Records from a collection:
+===+

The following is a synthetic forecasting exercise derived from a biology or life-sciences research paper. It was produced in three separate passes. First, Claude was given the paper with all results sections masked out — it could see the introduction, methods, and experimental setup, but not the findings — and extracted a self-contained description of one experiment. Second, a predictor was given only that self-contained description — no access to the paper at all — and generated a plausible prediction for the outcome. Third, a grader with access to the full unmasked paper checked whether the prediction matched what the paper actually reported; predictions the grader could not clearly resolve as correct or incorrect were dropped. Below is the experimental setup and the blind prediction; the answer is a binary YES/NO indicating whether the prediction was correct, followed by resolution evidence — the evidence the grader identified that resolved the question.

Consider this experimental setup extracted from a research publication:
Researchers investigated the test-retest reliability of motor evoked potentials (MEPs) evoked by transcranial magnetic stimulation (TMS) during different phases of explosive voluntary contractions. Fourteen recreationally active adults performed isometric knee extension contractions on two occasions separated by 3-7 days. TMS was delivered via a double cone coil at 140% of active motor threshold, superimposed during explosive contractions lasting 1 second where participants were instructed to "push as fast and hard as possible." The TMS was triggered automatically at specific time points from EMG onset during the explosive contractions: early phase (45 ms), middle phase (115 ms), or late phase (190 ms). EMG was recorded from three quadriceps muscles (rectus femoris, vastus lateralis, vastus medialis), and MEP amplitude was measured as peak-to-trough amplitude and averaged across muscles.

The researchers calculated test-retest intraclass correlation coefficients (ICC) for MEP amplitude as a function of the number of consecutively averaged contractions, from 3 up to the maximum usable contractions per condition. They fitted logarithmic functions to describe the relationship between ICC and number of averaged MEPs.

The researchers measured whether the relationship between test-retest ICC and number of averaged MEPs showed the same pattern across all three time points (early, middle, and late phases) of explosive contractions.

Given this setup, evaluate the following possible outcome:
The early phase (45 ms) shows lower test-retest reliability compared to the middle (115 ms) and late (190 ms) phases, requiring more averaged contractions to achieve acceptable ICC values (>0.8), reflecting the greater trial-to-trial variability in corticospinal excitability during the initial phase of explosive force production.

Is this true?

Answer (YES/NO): NO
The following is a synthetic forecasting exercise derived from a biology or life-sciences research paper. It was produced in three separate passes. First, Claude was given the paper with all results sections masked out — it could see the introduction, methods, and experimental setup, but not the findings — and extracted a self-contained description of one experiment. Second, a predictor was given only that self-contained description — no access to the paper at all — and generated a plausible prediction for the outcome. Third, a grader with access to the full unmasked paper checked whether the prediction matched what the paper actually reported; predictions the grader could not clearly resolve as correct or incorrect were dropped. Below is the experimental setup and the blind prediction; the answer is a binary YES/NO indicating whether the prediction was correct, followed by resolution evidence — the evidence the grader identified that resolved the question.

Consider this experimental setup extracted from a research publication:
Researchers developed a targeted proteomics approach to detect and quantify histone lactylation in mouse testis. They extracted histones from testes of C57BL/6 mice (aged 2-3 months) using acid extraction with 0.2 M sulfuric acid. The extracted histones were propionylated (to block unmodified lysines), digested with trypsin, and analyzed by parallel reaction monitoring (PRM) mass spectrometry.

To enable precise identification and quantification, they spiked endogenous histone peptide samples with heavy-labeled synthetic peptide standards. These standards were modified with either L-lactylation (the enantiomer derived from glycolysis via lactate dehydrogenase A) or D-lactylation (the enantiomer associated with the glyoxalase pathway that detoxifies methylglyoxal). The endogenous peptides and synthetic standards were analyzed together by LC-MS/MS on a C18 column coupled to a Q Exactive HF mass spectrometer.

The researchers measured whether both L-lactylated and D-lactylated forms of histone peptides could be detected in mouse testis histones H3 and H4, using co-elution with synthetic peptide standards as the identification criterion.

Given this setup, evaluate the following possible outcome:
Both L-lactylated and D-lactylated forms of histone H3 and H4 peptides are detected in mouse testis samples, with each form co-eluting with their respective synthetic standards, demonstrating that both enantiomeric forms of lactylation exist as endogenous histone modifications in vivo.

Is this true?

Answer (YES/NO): YES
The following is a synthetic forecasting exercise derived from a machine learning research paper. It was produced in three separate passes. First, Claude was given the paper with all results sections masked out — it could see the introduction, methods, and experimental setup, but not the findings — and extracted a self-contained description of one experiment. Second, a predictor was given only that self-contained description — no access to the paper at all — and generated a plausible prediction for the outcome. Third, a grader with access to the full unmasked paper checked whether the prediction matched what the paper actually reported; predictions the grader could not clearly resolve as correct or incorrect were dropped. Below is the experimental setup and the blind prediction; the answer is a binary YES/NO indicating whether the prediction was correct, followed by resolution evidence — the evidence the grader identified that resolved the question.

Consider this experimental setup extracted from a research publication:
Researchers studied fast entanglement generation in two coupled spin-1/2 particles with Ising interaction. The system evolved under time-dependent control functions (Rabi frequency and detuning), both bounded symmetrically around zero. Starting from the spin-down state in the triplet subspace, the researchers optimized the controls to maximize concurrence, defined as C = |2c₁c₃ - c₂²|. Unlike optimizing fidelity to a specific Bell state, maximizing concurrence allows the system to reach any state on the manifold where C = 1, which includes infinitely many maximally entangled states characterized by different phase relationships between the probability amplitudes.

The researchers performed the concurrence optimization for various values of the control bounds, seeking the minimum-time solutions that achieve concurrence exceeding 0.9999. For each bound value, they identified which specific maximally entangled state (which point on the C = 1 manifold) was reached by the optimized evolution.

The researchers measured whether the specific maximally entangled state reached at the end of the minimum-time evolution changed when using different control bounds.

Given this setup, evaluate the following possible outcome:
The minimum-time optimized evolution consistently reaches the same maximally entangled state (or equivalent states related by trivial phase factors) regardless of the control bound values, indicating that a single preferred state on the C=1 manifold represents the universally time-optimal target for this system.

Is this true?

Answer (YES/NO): NO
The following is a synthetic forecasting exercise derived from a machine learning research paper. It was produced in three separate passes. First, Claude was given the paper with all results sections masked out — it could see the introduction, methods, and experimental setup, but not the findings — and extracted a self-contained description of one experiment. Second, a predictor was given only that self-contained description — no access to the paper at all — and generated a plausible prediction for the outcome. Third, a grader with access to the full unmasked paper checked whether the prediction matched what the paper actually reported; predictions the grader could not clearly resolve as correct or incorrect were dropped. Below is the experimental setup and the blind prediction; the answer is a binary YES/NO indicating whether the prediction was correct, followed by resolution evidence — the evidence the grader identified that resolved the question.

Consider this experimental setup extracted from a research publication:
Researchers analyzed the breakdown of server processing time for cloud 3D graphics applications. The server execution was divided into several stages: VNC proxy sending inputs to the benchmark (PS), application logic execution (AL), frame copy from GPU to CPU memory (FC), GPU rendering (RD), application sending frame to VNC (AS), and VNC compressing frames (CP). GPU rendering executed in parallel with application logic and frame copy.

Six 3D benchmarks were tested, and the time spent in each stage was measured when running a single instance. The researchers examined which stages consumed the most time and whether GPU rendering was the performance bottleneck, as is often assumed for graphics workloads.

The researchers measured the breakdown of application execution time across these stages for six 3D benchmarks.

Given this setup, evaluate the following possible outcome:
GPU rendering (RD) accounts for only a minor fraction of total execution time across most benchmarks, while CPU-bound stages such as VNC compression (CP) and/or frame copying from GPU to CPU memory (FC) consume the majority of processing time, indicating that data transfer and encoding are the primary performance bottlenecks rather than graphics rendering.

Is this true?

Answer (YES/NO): NO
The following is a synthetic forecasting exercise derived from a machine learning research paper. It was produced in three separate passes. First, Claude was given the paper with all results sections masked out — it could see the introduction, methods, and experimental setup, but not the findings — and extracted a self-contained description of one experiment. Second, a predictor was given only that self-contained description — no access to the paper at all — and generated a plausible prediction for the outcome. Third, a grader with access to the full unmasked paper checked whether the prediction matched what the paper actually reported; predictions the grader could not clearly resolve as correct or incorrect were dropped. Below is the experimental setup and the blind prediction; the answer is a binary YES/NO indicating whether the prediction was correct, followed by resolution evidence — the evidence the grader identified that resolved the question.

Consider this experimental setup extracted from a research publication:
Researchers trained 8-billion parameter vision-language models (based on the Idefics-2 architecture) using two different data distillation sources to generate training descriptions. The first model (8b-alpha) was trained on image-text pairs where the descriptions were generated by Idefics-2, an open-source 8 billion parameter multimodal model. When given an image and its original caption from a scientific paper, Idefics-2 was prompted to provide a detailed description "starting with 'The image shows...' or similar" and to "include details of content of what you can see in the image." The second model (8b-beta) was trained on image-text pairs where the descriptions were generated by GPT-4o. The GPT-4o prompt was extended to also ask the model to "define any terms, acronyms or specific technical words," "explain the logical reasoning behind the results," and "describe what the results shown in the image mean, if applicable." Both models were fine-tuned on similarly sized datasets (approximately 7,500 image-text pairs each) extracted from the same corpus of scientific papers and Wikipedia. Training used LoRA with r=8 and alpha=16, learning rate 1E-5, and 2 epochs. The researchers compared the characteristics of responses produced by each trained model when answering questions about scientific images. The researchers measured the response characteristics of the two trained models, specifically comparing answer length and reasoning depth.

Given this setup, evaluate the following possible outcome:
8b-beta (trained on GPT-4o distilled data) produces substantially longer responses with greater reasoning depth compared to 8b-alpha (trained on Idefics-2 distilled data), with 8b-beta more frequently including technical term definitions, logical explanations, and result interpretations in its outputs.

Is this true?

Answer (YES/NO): NO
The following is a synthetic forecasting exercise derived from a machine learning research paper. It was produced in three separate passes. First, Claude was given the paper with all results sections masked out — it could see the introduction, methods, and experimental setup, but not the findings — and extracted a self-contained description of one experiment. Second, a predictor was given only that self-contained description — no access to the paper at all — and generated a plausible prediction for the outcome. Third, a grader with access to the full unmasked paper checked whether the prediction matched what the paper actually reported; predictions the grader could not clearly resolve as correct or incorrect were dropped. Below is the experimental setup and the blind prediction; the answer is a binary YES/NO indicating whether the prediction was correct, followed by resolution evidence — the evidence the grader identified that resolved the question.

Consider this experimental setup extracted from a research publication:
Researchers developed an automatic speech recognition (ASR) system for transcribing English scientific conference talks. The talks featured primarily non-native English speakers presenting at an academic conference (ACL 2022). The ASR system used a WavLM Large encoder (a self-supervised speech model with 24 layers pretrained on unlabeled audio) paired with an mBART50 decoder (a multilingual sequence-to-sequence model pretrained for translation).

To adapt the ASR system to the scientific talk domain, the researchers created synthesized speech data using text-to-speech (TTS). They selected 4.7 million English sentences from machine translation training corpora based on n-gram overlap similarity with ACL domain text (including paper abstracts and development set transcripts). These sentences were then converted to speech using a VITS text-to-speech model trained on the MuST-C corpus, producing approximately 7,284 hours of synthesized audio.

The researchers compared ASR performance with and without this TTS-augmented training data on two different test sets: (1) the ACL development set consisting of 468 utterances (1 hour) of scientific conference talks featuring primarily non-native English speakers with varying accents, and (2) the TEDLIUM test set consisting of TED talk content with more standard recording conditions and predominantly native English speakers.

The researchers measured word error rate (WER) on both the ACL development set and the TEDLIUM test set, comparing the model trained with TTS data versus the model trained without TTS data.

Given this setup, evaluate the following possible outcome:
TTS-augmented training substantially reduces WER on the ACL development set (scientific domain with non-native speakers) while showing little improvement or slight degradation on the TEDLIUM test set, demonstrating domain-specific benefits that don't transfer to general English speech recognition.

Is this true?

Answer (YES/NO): YES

+===+

- Work order
Where a line of the data contains "identification", copy that line.

- Finished exercise
To enable precise identification and quantification, they spiked endogenous histone peptide samples with heavy-labeled synthetic peptide standards. These standards were modified with either L-lactylation (the enantiomer derived from glycolysis via lactate dehydrogenase A) or D-lactylation (the enantiomer associated with the glyoxalase pathway that detoxifies methylglyoxal). The endogenous peptides and synthetic standards were analyzed together by LC-MS/MS on a C18 column coupled to a Q Exactive HF mass spectrometer.
The researchers measured whether both L-lactylated and D-lactylated forms of histone peptides could be detected in mouse testis histones H3 and H4, using co-elution with synthetic peptide standards as the identification criterion.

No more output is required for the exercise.